Pfeiffers Zahlen konstatieren einen erheblichen Rückgang. Unter den 31- bis 40-Jährigen hatten 8 Prozent eine Missbrauchserfahrung hinter sich, bei den 21- bis 30-Jährigen waren es 6,4 Prozent - und bei den 16- bis 20-Jährigen 2,4 Prozent. Die jüngste Gruppe der Befragten zeigte in schweren Fällen den Missbrauch am häufigsten an (40 Prozent). Für die Studie wurden 11.500 Personen zwischen 16 und 40 Jahren befragt.
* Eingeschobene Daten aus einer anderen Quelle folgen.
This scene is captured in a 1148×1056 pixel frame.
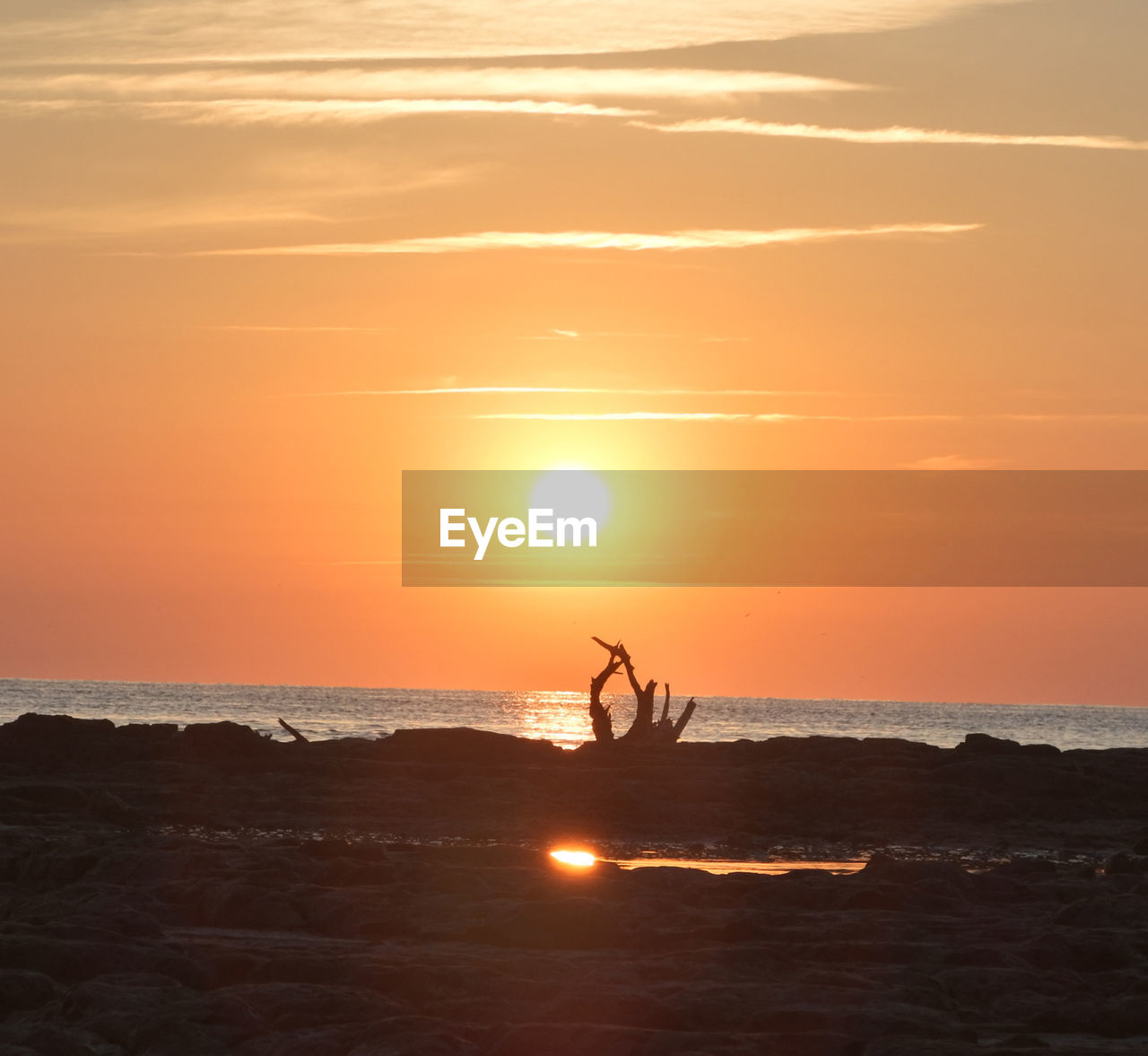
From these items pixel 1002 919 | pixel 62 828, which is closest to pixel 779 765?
pixel 62 828

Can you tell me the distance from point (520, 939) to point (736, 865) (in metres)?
10.5

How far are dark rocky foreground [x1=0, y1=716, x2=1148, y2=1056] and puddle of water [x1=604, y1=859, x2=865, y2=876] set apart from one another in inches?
73.6

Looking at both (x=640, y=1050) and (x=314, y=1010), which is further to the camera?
(x=314, y=1010)

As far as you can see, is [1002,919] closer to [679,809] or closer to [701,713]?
[679,809]

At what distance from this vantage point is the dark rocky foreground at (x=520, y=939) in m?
13.9

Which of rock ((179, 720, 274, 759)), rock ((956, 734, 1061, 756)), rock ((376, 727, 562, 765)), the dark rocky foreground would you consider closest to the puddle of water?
the dark rocky foreground

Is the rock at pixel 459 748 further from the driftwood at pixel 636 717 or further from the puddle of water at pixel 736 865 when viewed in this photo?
the puddle of water at pixel 736 865

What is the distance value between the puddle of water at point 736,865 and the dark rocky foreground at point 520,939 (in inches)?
73.6

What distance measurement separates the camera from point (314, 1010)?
571 inches

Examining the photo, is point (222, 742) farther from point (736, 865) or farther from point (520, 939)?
point (520, 939)

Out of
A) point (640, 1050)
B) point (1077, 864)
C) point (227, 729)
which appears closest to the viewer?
point (640, 1050)

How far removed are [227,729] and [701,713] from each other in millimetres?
109962

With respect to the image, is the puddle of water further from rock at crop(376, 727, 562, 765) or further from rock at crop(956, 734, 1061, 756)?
rock at crop(956, 734, 1061, 756)

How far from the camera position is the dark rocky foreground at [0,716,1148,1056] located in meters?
13.9
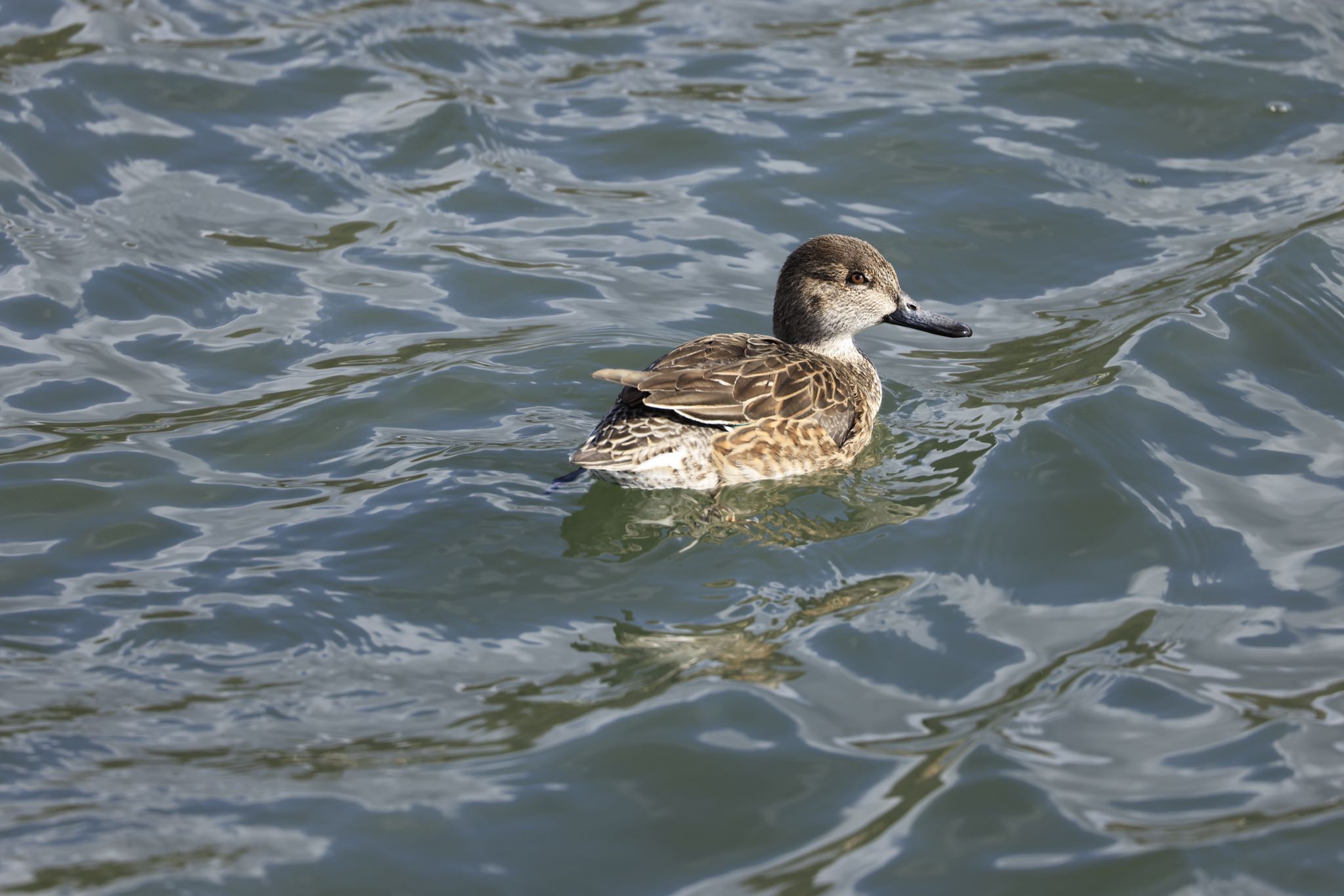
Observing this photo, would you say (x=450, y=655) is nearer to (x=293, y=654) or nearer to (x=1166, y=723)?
(x=293, y=654)

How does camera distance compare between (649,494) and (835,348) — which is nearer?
(649,494)

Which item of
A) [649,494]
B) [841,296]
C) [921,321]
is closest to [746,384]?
[649,494]

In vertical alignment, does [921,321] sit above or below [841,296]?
below

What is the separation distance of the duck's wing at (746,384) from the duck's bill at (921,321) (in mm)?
546

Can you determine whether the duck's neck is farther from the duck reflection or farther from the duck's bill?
the duck reflection

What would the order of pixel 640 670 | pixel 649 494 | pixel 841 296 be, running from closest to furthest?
pixel 640 670 < pixel 649 494 < pixel 841 296

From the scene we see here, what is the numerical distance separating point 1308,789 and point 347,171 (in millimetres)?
7955

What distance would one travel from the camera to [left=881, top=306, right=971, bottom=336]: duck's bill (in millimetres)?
8359

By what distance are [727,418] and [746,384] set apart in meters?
0.29

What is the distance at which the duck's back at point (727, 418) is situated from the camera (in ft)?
22.7

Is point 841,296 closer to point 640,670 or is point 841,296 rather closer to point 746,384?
point 746,384

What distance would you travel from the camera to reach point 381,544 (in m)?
6.57

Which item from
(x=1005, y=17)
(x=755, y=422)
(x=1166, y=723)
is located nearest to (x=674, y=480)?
(x=755, y=422)

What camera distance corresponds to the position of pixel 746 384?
24.3 feet
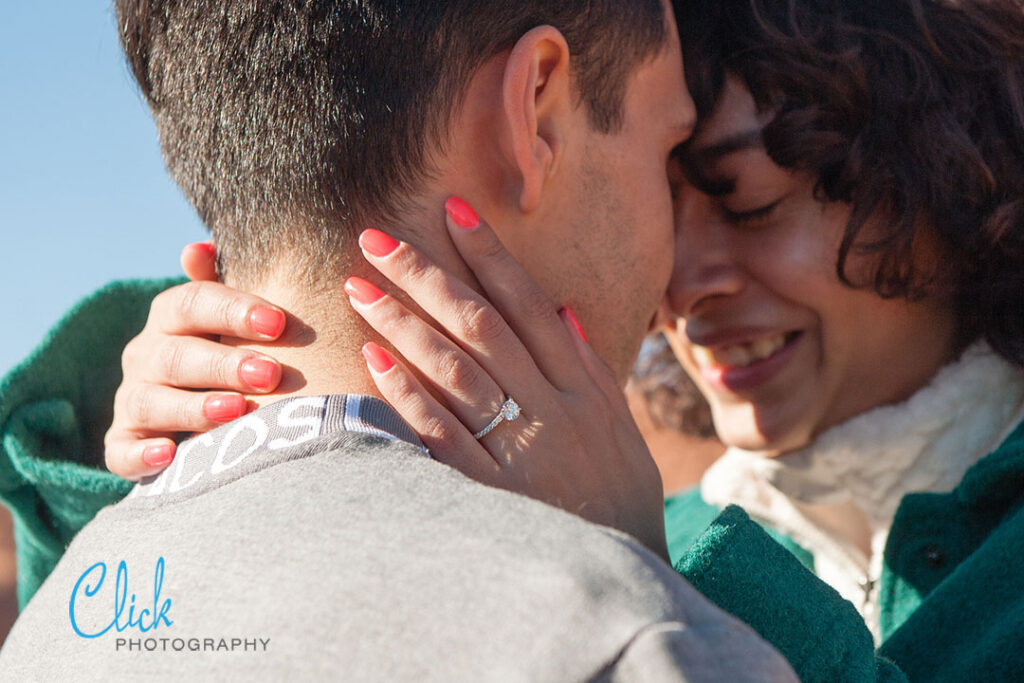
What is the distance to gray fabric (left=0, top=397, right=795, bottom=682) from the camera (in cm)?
86

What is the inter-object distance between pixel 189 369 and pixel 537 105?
64 centimetres

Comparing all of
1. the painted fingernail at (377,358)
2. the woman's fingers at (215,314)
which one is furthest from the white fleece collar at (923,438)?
the woman's fingers at (215,314)

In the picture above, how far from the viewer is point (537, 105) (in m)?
1.47

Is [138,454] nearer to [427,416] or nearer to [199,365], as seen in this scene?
[199,365]

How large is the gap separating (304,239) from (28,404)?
0.87m

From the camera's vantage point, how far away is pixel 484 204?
145 centimetres

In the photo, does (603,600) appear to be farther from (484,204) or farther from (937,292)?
(937,292)

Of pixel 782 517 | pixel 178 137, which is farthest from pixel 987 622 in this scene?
pixel 178 137

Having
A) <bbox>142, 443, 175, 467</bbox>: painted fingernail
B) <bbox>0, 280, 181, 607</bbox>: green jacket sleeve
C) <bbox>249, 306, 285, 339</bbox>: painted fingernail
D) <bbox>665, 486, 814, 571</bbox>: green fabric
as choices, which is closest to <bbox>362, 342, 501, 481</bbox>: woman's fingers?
<bbox>249, 306, 285, 339</bbox>: painted fingernail

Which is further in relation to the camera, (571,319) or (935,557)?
Answer: (935,557)

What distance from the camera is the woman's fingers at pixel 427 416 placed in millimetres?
1267

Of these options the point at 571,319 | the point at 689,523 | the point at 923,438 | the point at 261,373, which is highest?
the point at 261,373

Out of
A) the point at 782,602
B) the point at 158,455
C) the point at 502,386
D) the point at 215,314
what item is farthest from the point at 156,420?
the point at 782,602

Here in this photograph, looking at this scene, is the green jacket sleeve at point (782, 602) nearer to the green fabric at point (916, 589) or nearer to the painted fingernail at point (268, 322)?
the green fabric at point (916, 589)
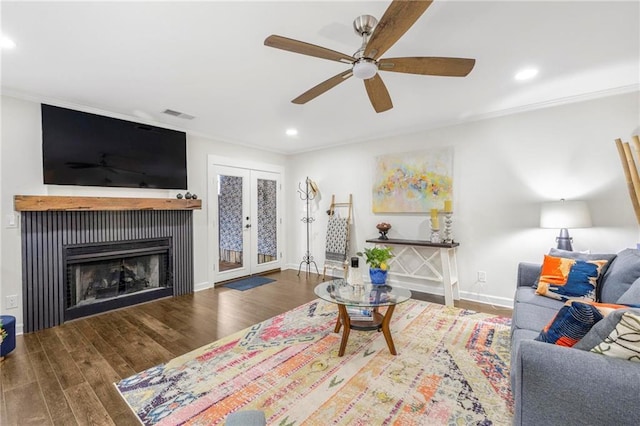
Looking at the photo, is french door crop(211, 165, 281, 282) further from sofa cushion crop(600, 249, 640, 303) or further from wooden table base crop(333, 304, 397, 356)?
sofa cushion crop(600, 249, 640, 303)

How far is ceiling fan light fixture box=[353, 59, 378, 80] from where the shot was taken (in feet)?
5.87

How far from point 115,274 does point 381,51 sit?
4.10m

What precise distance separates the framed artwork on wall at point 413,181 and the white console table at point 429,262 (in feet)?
1.87

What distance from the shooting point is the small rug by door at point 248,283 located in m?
4.58

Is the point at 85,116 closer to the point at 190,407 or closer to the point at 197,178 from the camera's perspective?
the point at 197,178

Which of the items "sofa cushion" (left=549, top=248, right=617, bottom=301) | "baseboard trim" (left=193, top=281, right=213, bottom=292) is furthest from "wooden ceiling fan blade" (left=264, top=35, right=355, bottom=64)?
"baseboard trim" (left=193, top=281, right=213, bottom=292)

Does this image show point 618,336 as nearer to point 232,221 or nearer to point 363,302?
point 363,302

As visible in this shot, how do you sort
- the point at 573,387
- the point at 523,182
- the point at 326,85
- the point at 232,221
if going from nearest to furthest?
the point at 573,387 < the point at 326,85 < the point at 523,182 < the point at 232,221

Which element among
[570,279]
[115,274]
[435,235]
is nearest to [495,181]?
[435,235]

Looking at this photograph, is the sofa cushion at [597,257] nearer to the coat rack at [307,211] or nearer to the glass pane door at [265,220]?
the coat rack at [307,211]

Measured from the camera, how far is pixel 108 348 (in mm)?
2576

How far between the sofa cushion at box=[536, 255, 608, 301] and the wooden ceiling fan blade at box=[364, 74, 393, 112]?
205 cm

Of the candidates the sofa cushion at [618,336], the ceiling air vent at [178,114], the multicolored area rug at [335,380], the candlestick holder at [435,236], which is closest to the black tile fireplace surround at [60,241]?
the ceiling air vent at [178,114]

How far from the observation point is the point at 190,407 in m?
1.80
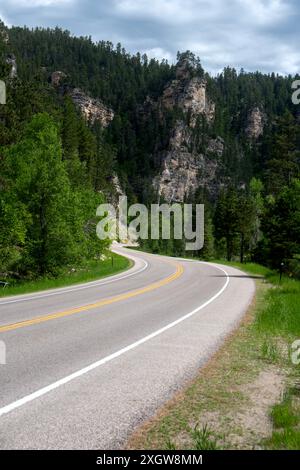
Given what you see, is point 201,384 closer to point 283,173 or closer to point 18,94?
point 18,94

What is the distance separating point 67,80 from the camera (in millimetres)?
187875

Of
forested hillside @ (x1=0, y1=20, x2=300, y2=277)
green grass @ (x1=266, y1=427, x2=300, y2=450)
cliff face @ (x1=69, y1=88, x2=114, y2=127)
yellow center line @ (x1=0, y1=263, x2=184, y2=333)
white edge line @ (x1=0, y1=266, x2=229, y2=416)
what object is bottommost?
yellow center line @ (x1=0, y1=263, x2=184, y2=333)

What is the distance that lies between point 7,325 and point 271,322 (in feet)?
23.5

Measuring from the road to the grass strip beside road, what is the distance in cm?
A: 28

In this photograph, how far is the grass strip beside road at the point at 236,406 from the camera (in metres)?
4.90

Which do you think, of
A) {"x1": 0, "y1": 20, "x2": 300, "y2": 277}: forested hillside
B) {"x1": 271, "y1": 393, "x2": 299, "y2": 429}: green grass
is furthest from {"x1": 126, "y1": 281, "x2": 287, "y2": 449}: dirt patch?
{"x1": 0, "y1": 20, "x2": 300, "y2": 277}: forested hillside

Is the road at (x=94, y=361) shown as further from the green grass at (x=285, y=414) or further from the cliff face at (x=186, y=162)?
the cliff face at (x=186, y=162)

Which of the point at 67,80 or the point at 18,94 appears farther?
the point at 67,80

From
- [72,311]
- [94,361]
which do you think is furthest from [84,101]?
[94,361]

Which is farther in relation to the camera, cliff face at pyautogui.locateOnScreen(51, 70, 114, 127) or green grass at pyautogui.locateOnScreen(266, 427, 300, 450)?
cliff face at pyautogui.locateOnScreen(51, 70, 114, 127)

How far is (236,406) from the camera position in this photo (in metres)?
6.14

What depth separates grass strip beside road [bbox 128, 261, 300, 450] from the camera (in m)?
4.90

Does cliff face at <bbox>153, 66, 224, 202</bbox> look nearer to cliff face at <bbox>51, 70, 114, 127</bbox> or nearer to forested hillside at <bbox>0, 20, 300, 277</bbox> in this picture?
forested hillside at <bbox>0, 20, 300, 277</bbox>
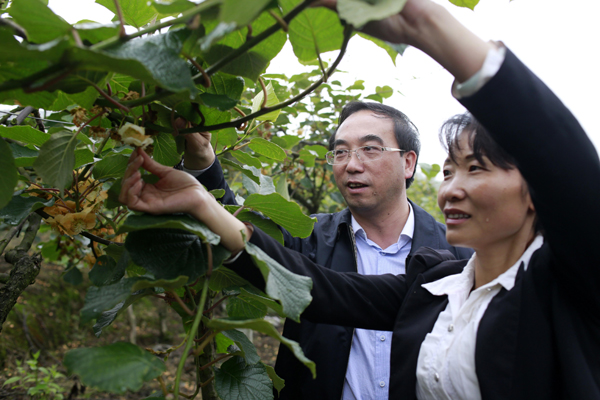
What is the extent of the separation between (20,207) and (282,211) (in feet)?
2.18

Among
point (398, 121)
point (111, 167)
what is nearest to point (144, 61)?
point (111, 167)

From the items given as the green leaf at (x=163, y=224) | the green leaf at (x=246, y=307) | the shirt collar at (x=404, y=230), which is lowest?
the green leaf at (x=246, y=307)

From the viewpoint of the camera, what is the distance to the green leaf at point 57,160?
741 mm

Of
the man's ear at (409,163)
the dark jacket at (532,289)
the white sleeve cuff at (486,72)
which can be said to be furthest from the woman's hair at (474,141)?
the man's ear at (409,163)

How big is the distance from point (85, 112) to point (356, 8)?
1.98ft

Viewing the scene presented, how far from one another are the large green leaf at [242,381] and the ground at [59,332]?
2248 millimetres

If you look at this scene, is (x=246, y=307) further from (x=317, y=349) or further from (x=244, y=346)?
(x=317, y=349)

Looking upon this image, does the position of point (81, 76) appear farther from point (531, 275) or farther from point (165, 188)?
point (531, 275)

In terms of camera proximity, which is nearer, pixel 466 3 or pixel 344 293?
pixel 466 3

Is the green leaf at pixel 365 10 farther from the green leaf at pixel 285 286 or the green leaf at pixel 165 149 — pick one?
the green leaf at pixel 165 149

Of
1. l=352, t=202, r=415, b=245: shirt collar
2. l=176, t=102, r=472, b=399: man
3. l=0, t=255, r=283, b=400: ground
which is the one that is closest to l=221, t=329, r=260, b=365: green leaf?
l=176, t=102, r=472, b=399: man

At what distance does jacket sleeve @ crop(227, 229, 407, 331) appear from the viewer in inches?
42.3

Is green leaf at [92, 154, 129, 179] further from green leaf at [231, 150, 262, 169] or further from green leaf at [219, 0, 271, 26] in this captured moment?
green leaf at [219, 0, 271, 26]

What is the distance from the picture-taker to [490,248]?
Result: 3.50 feet
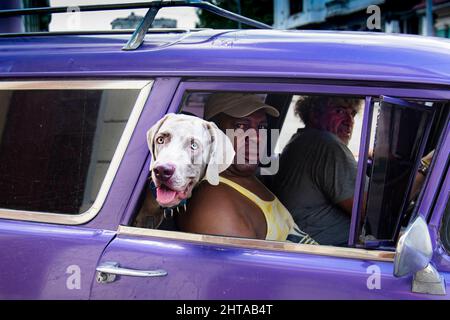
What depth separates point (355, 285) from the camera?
5.76ft

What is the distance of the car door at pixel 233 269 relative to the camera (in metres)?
1.77

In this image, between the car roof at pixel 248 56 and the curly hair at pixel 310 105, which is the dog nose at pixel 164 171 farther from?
the curly hair at pixel 310 105

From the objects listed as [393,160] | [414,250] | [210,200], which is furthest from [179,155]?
[414,250]

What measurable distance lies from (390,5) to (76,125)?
69.0 ft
Die sensiblen Fragen zur sexuellen Gewalt konnten die Interviewten anonym beantworten.

8,6 Prozent der Opfer nannten Lehrer als Täter. Doch ganz überwiegend findet Missbrauch in der Familie und im Bekanntenkreis statt. 48,3 Prozent der Frauen gaben an, von männlichen Bekannten missbraucht worden zu sein. 41 Prozent der Frauen nannten Väter, Stiefväter und - an erster Stelle - Onkel. Bei den männlichen Opfern nannten 28 Prozent einen Bekannten als Täter, 42 Prozent einen männlichen Familienangehörigen.

Erstmals wurden auch die größten Migrantengruppen in Deutschland befragt. Während 7 Prozent der deutschen Mädchen Opfer wurden, waren es nur 1,7 Prozent der türkischen Mädchen. Das liege daran, dass junge Türkinnen "viel behüteter aufwachsen", sagte Pfeiffer. Bei ihnen finde kaum Missbrauch außerhalb der Familie statt.

Mehr als 10.000 Anrufe beim Sorgentelefon

Die Unabhängige Beauftragte der Bundesregierung für die Aufklärung sexuellen Kindesmissbrauchs, Christine Bergmann, sagte der taz, "für Entwarnung gibt es keinen Grund". Die ehemalige Bundesministerin freute sich, dass es einen Rückgang gebe. Zugleich sagte sie: "Es muss weiter aufgeklärt werden. Wenn Öffentlichkeit wirkt und die Menschen sensibilisiert, dann müssen wir sagen: Jetzt erst recht mehr Öffentlichkeit!"

Bergmann hatte durch eine vielbeachtete Anzeigenkampagne die sexuelle Gewalt sichtbar gemacht. Bei ihrem Sorgentelefon gingen über 10.000 Anrufe Betroffener ein. Schon da zeigte sich: Es melden sich vor allem ältere Opfer sexueller Gewalt, weil es manchmal Jahrzehnte dauert, ehe sie ihr Schweigen brechen.

Schavan zufolge kann die Studie dabei helfen zu beurteilen, welche Strukturen Missbrauch begünstigten und wie Kinder besser geschützt werden könnten. Durch Forschungsprojekte und die Einrichtung von Juniorprofessuren und solle das Thema in der Wissenschaft etabliert werden.